All public hospitals have been told to end the longtime practice of drug price markups by the end of September as part of the ongoing healthcare reform, the top economic planner said on April 12.
Public hospitals’ loss of revenue will be offset for the most part by an increase in the prices of patient services, and more government investment is expected, a National Development and Reform Commission statement said.
The markups, a key source of income for public hospitals, are a major but thorny issue in healthcare reform, which aims for universal coverage of basic healthcare services, according to the National Health and Family Planning Commission.
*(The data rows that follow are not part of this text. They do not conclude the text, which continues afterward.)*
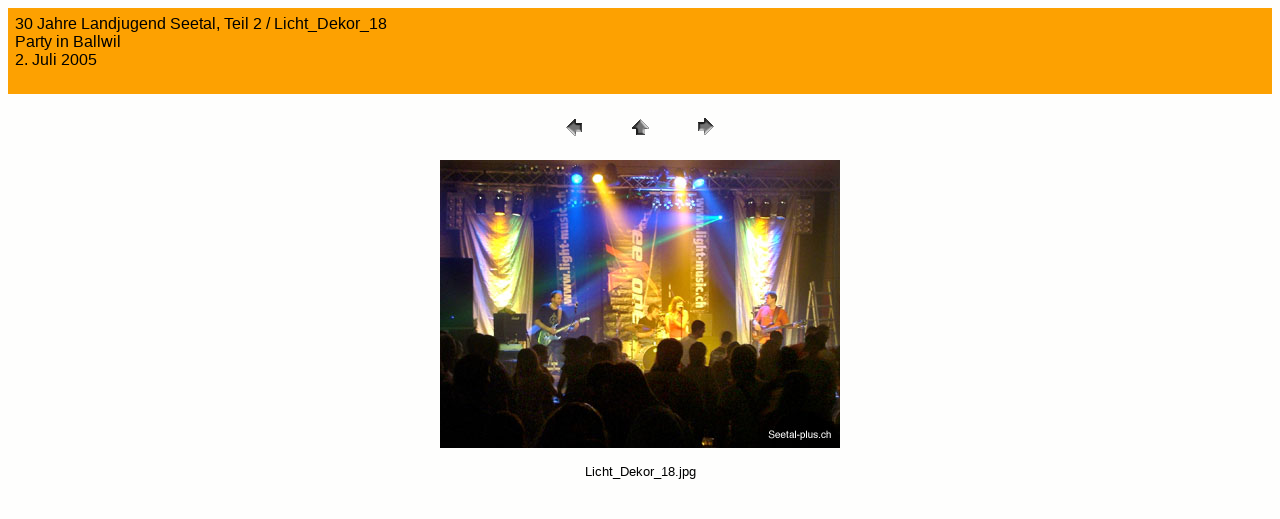

--- FILE ---
content_type: text/html
request_url: http://www.seetal-plus.ch/Feste/Landjugendfest_B_2005/pages/Licht_Dekor_18.htm
body_size: 669
content:
<HTML>
	<HEAD>

		<TITLE>Licht_Dekor_18</TITLE>
		<META name="generator" content="Adobe Photoshop(R) 7.0 Web Photo Gallery">
		<META http-equiv="Content-Type" content="text/html; charset=iso-8859-1">
	</HEAD>

<BODY bgcolor="#FEFEFD"  text="#000000"  link="#0000FF"  vlink="#800080"  alink="#FF0000" >

<TABLE border="0" cellpadding="5" cellspacing="2" width="100%" bgcolor="#FDA101" >
<TR>
	<TD><FONT size="3"  face="Arial" >30 Jahre Landjugend Seetal, Teil 2 / Licht_Dekor_18
													<BR>Party in Ballwil
													<BR>2. Juli 2005
													<BR>
													<BR><A href="mailto:"></A> 
											
		</FONT>
	</TD>
</TR>
</TABLE>

<P><CENTER>
<TABLE border="0" cellpadding="0" cellspacing="2" width="200">
<TR>
	<TD width="80" align="center"><A href="Leute_u_Band_83.htm" ><IMG src="../images/previous.gif" height="30" width="30" border="0" alt="ZurŸck"></A></TD>
	<TD width="80" align="center"><A href="../index.htm" ><IMG src="../images/home.gif" height="30" width="30" border="0" alt="Pos1"></A></TD>
	<TD width="80" align="center"><A href="Live_Band_FreeXone_53.htm" ><IMG src="../images/next.gif" height="30" width="30" border="0" alt="Weiter"></A></TD>
</TR>
</TABLE>
</CENTER></P>

<P><CENTER><IMG src="../images/Licht_Dekor_18.jpg"  border="0" alt="Licht_Dekor_18"></CENTER></P>
<P><CENTER><FONT size="2"  face="Arial" >Licht_Dekor_18.jpg</FONT></CENTER></P>
<P><CENTER><FONT size="2"  face="Arial" ></FONT></CENTER></P>
<P><CENTER><FONT size="2"  face="Arial" ></FONT></CENTER></P>
<P><CENTER><FONT size="2"  face="Arial" ></FONT></CENTER></P>
<P><CENTER><FONT size="2"  face="Arial" ></FONT></CENTER></P>

</BODY>

</HTML>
Since the 1950s, public hospitals have been selling drugs at a markup. The maximum is 15 percent. Although the policy helped make up for a lack of adequate government healthcare funding, “gradually it evolved into a way to reap profits, contributing to worsening problems like overprescribing, an excessive use of antibiotics by hospitals, and rising medical expenses”, said Wang Hesheng, vice-minister of the health and family planning agency.
With the expected drop in revenues from drug sales, authorities will adjust the fees for medical services, the NDRC said on April 12.
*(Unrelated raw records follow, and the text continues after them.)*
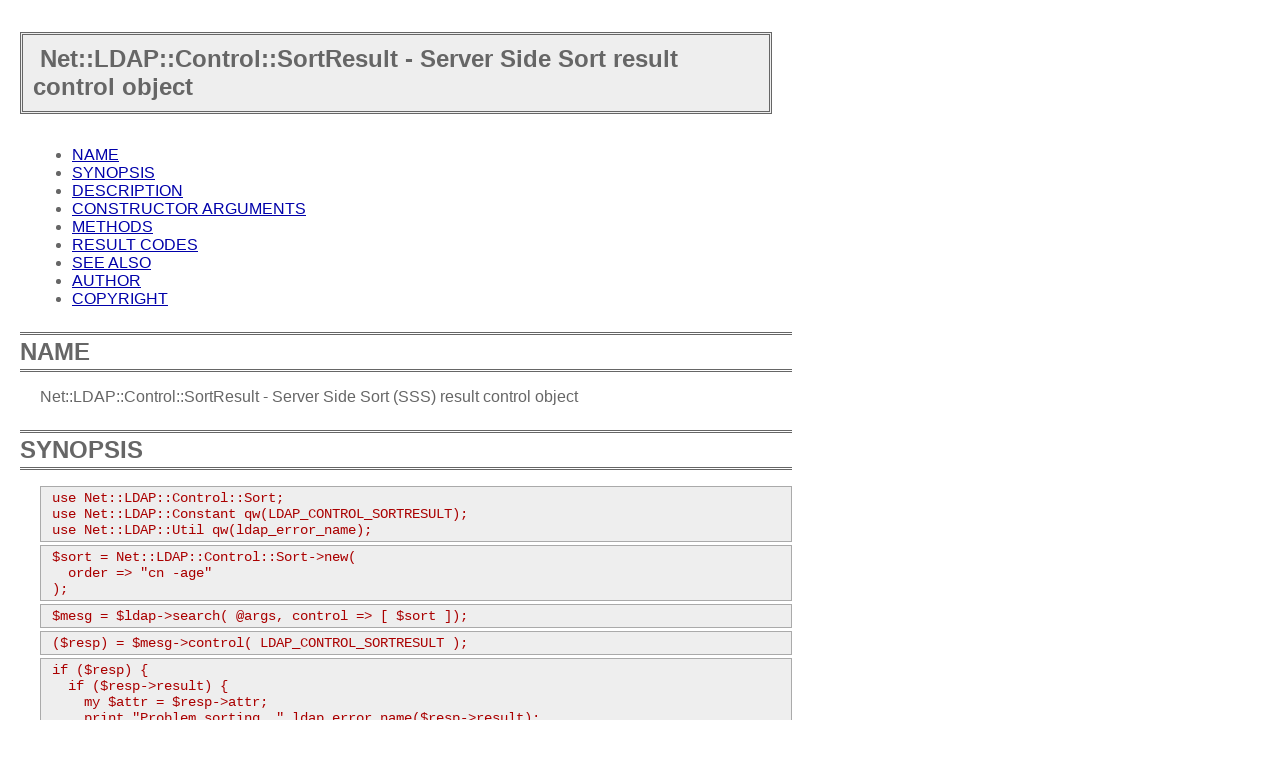

--- FILE ---
content_type: text/html
request_url: https://perl.mines-albi.fr/perl5.6.1/site_perl/5.6.1/Net/LDAP/Control/SortResult.html
body_size: 1991
content:
<HTML>
<HEAD>
<TITLE>Net::LDAP::Control::SortResult - Server Side Sort result control object</TITLE>
<LINK REL="stylesheet" HREF="/perl5.6.1/style.css" TYPE="text/css">
<LINK REV="made" HREF="mailto:gaborit@enstimac.fr">
</HEAD>

<BODY>
<TABLE BORDER=0 CELLPADDING=0 CELLSPACING=0 WIDTH=100%>
<TR><TD CLASS=block VALIGN=MIDDLE WIDTH=100% BGCOLOR="#cccccc">
<FONT SIZE=+1><STRONG><P CLASS=block>&nbsp;Net::LDAP::Control::SortResult - Server Side Sort result control object</P></STRONG></FONT>
</TD></TR>
</TABLE>

<A NAME="__index__"></A>
<!-- INDEX BEGIN -->

<UL>

	<LI><A HREF="#name">NAME</A></LI>
	<LI><A HREF="#synopsis">SYNOPSIS</A></LI>
	<LI><A HREF="#description">DESCRIPTION</A></LI>
	<LI><A HREF="#constructor arguments">CONSTRUCTOR ARGUMENTS</A></LI>
	<LI><A HREF="#methods">METHODS</A></LI>
	<LI><A HREF="#result codes">RESULT CODES</A></LI>
	<LI><A HREF="#see also">SEE ALSO</A></LI>
	<LI><A HREF="#author">AUTHOR</A></LI>
	<LI><A HREF="#copyright">COPYRIGHT</A></LI>
</UL>
<!-- INDEX END -->

<HR>
<P>
<H1><A NAME="name">NAME</A></H1>
<P>Net::LDAP::Control::SortResult - Server Side Sort (SSS) result control object</P>
<P>
<HR>
<H1><A NAME="synopsis">SYNOPSIS</A></H1>
<PRE>
 use Net::LDAP::Control::Sort;
 use Net::LDAP::Constant qw(LDAP_CONTROL_SORTRESULT);
 use Net::LDAP::Util qw(ldap_error_name);</PRE>
<PRE>
 $sort = Net::LDAP::Control::Sort-&gt;new(
   order =&gt; &quot;cn -age&quot;
 );</PRE>
<PRE>
 $mesg = $ldap-&gt;search( @args, control =&gt; [ $sort ]);</PRE>
<PRE>
 ($resp) = $mesg-&gt;control( LDAP_CONTROL_SORTRESULT );</PRE>
<PRE>
 if ($resp) {
   if ($resp-&gt;result) {
     my $attr = $resp-&gt;attr;
     print &quot;Problem sorting, &quot;,ldap_error_name($resp-&gt;result);
     print &quot; ($attr)&quot; if $attr;
     print &quot;\n&quot;;
   }
   else {
     print &quot;Results are sorted\n&quot;;
   }
 }
 else {
   print &quot;Server does not support sorting\n&quot;;
 }</PRE>
<P>
<HR>
<H1><A NAME="description">DESCRIPTION</A></H1>
<P><CODE>Net::LDAP::Control::SortResult</CODE> is a sub-class of
<A HREF="/perl5.6.1/site_perl/5.6.1/Net/LDAP/Control.html">the Net::LDAP::Control manpage</A>.  It provides a class for
manipulating the LDAP sort request control <CODE>1.2.840.113556.1.4.474</CODE>
as defined in RFC-2891</P>
<P>A sort result control will be returned by the server in response to
a search with a Server Side Sort control. If a sort result control is
not returned then the user may assume that the server does not support
sorting and the results are not sorted.</P>
<P>
<HR>
<H1><A NAME="constructor arguments">CONSTRUCTOR ARGUMENTS</A></H1>
<DL>
<DT><STRONG><A NAME="item_attr">attr</A></STRONG><BR>
<DD>
If <A HREF="#item_result"><CODE>result</CODE></A> indicates that there was a problem with sorting and that problem was
due to one of the attributes specified in the sort control. <A HREF="#item_attr"><CODE>attr</CODE></A> is set to
the name of the attribute causing the problem.
<P></P>
<DT><STRONG><A NAME="item_result">result</A></STRONG><BR>
<DD>
This is the result code that describes if the sort operation was sucessful. If will
be one of the result codes describes below.
<P></P></DL>
<P>
<HR>
<H1><A NAME="methods">METHODS</A></H1>
<P>As with <A HREF="/perl5.6.1/site_perl/5.6.1/Net/LDAP/Control.html">the Net::LDAP::Control manpage</A> each constructor argument
described above is also avaliable as a method on the object which will
return the current value for the attribute if called without an argument,
and set a new value for the attribute if called with an argument.</P>
<P>
<HR>
<H1><A NAME="result codes">RESULT CODES</A></H1>
<P>Possible results from a sort request are listed below. See <A HREF="/perl5.6.1/site_perl/5.6.1/Net/LDAP/Constant.html">the Net::LDAP::Constant manpage</A> for
a definition of each.</P>
<DL>
<DT><STRONG><A NAME="item_LDAP_SUCCESS">LDAP_SUCCESS</A></STRONG><BR>
<DD>
<DT><STRONG><A NAME="item_LDAP_OPERATIONS_ERROR">LDAP_OPERATIONS_ERROR</A></STRONG><BR>
<DD>
<DT><STRONG><A NAME="item_LDAP_TIMELIMIT_EXCEEDED">LDAP_TIMELIMIT_EXCEEDED</A></STRONG><BR>
<DD>
<DT><STRONG><A NAME="item_LDAP_STRONG_AUTH_REQUIRED">LDAP_STRONG_AUTH_REQUIRED</A></STRONG><BR>
<DD>
<DT><STRONG><A NAME="item_LDAP_ADMIN_LIMIT_EXCEEDED">LDAP_ADMIN_LIMIT_EXCEEDED</A></STRONG><BR>
<DD>
<DT><STRONG><A NAME="item_LDAP_NO_SUCH_ATTRIBUTE">LDAP_NO_SUCH_ATTRIBUTE</A></STRONG><BR>
<DD>
<DT><STRONG><A NAME="item_LDAP_INAPPROPRIATE_MATCHING">LDAP_INAPPROPRIATE_MATCHING</A></STRONG><BR>
<DD>
<DT><STRONG><A NAME="item_LDAP_INSUFFICIENT_ACCESS">LDAP_INSUFFICIENT_ACCESS</A></STRONG><BR>
<DD>
<DT><STRONG><A NAME="item_LDAP_BUSY">LDAP_BUSY</A></STRONG><BR>
<DD>
<DT><STRONG><A NAME="item_LDAP_UNWILLING_TO_PERFORM">LDAP_UNWILLING_TO_PERFORM</A></STRONG><BR>
<DD>
<DT><STRONG><A NAME="item_LDAP_OTHER">LDAP_OTHER</A></STRONG><BR>
<DD>
</DL>
<P>
<HR>
<H1><A NAME="see also">SEE ALSO</A></H1>
<P><A HREF="/perl5.6.1/site_perl/5.6.1/Bundle/Net/LDAP.html">the Net::LDAP manpage</A>,
<A HREF="/perl5.6.1/site_perl/5.6.1/Net/LDAP/Control/Sort.html">the Net::LDAP::Control::Sort manpage</A>,
<A HREF="/perl5.6.1/site_perl/5.6.1/Net/LDAP/Control.html">the Net::LDAP::Control manpage</A>,
<A HREF="http://ww.ietf.org/rfc/rfc2891.txt">http://ww.ietf.org/rfc/rfc2891.txt</A></P>
<P>
<HR>
<H1><A NAME="author">AUTHOR</A></H1>
<P>Graham Barr &lt;<A HREF="mailto:gbarr@pobox.com">gbarr@pobox.com</A>&gt;</P>
<P>Please report any bugs, or post any suggestions, to the perl-ldap mailing list
&lt;<A HREF="mailto:perl-ldap@perl.org">perl-ldap@perl.org</A>&gt;</P>
<P>
<HR>
<H1><A NAME="copyright">COPYRIGHT</A></H1>
<P>Copyright (c) 1999-2004 Graham Barr. All rights reserved. This program is
free software; you can redistribute it and/or modify it under the same
terms as Perl itself.</P>
<TABLE BORDER=0 CELLPADDING=0 CELLSPACING=0 WIDTH=100%>
<TR><TD CLASS=block VALIGN=MIDDLE WIDTH=100% BGCOLOR="#cccccc">
<FONT SIZE=+1><STRONG><P CLASS=block>&nbsp;Net::LDAP::Control::SortResult - Server Side Sort result control object</P></STRONG></FONT>
</TD></TR>
</TABLE>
Charges related to the expertise of medical staff, like those for diagnosis, surgery and rehabilitation, will rise, while those for tests requiring major medical equipment will drop, the commission said.
The commission also is requiring local price regulators to carry out other necessary reforms following the measure, including changing medical insurance payments so rising service fees are covered by insurance reimbursement. Also, attention must be given to meeting the basic healthcare needs of low-income people.
Many public hospitals in China had already abolished drug price markups before the announcement on April 12.
In Beijing, more than 3,600 medical institutions, including all public ones, had abolished the practice starting on April 8.
The measure is expected to lower the cost of outpatient treatment by about 5 percent, but the cost for inpatient treatment, including surgery, will rise by about 2.5 percent, said Li Sufang, deputy director of the Beijing Commission of Development and Reform.
Drug sales accounted for a third of the income of public hospitals last year, according to the Beijing Commission for Health and Family Planning.